DeVito is a friendly guy with the media, a quiet and easygoing presence in a Jets locker room filled with players who speak their minds, just like their coach.

“But when it comes to his faith in God, if you come and talk to him about that, he’s a totally different person,” said Jets tight end Matthew Mulligan, who has been best friends with DeVito since their days together at Maine. “In college he would never be able to get up and talk in front of people like Sunday. It’s just been a big transformation that I’ve been able to see.”

It all started a few years ago for DeVito, who grew up in a nonreligious Italian home in Massachusetts. He was hanging out in his apartment during his junior year at Maine when two Mormon missionaries showed up at his door.
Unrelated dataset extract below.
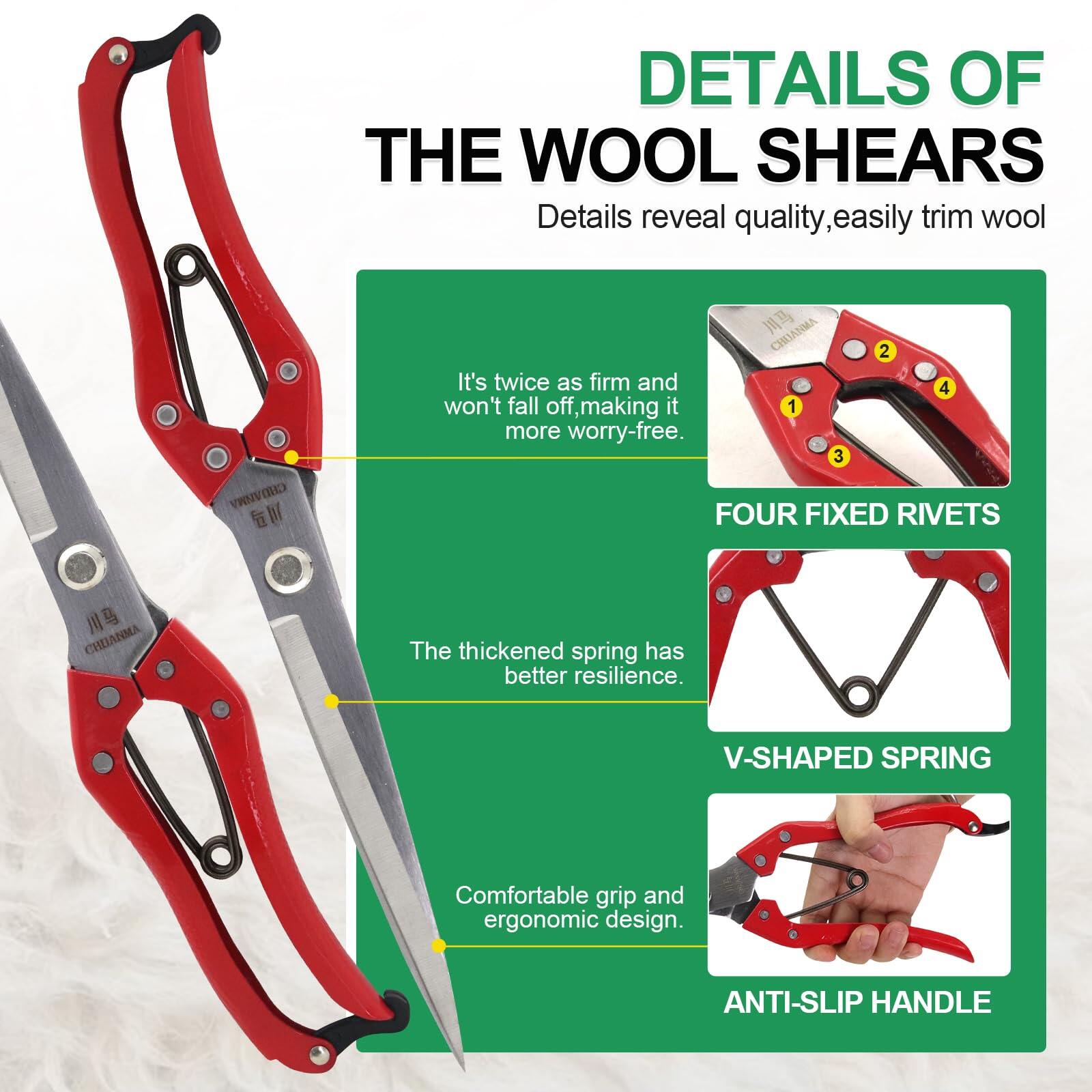 Manual Wool Shearing Shear Stainless Steel Trimming Scissor Long blades Multifunctional garden shears Craft Scissors with spring Red 4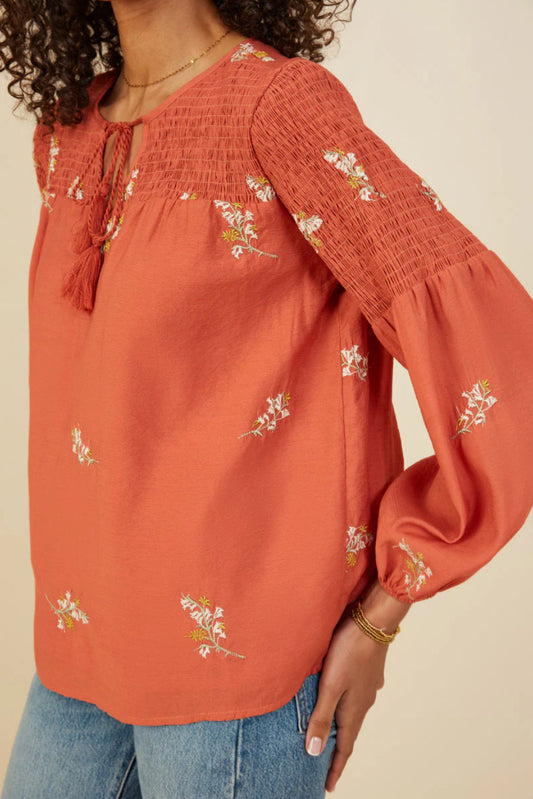 Ditsy Embroidered Smock Detail Tassel Top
“When I first saw them coming, I really don’t like to be mean to anybody, so when they asked to come in, I was like, ‘All right,’ ” he said.

“Not because I wanted to hear about God but it was more like I didn’t want to just turn these guys away.”

Well, DeVito kept listening and that visit turned into several more. For the first time, he realized he had to make changes: no more drinking and partying; no more living with his then-girlfriend; no more scoffing at religion.

“They had a good idea of who Jesus is and that’s what I needed at the time,” he said. “I’m not a Mormon, but they knew Jesus and they gave me that foundation.”

It was also during this time in 2006 when DeVito’s friend, Mark Stetson, was slain. DeVito called it “my eye-opening experience.”

“When I got up to that coffin and saw a 23-year-old man dead,” DeVito recalled, “it was like, ‘Whoa. Man, this isn’t guaranteed. I can’t think I can take care of this on my own time. It’s not about my time. It’s God’s time.’

“There was no turning back.”

MAKING THE MOST OF HIS TIME

Ryan has called Devito one of the strongest of his players, if not the most underrated. DeVito has helped make up for the loss of the injured Kris Jenkins the last two years with little fanfare, including last season when he had a career-high 59 tackles.

“I think it’s funny how his play on the field really mirrors his spiritual life and his faith,” Burt said. “He’s just one of these guys who’s just determined and ferocious, and just always showing up. There’s this hunger, and I think that’s translated to his football career.”

DeVito has been preparing for the season – whenever it starts – with former Jets strength coach Sal Alosi, who resigned a few weeks after he was suspended for tripping a Miami Dolphins player during a game. That stuff doesn’t matter to DeVito now.

“Everybody makes mistakes and it’s not like because of what happened, he automatically became a bad strength coach,” he said. “I wanted to go with someone I trusted and who knew how to train NFL players. He has me on the program I’ve been going through for five years now, and I keep getting better and better.”

And that’s exactly what DeVito is aiming for outside the weight room and far from the football field. After all, he says, the Bible is the most important playbook he’ll ever study.

“As much as I do want to get back to football and back to work, I’m not going to let this time go to waste,” DeVito said. “I’m just trying to see what path God has for me, and what better time than now? I won’t take this for granted.”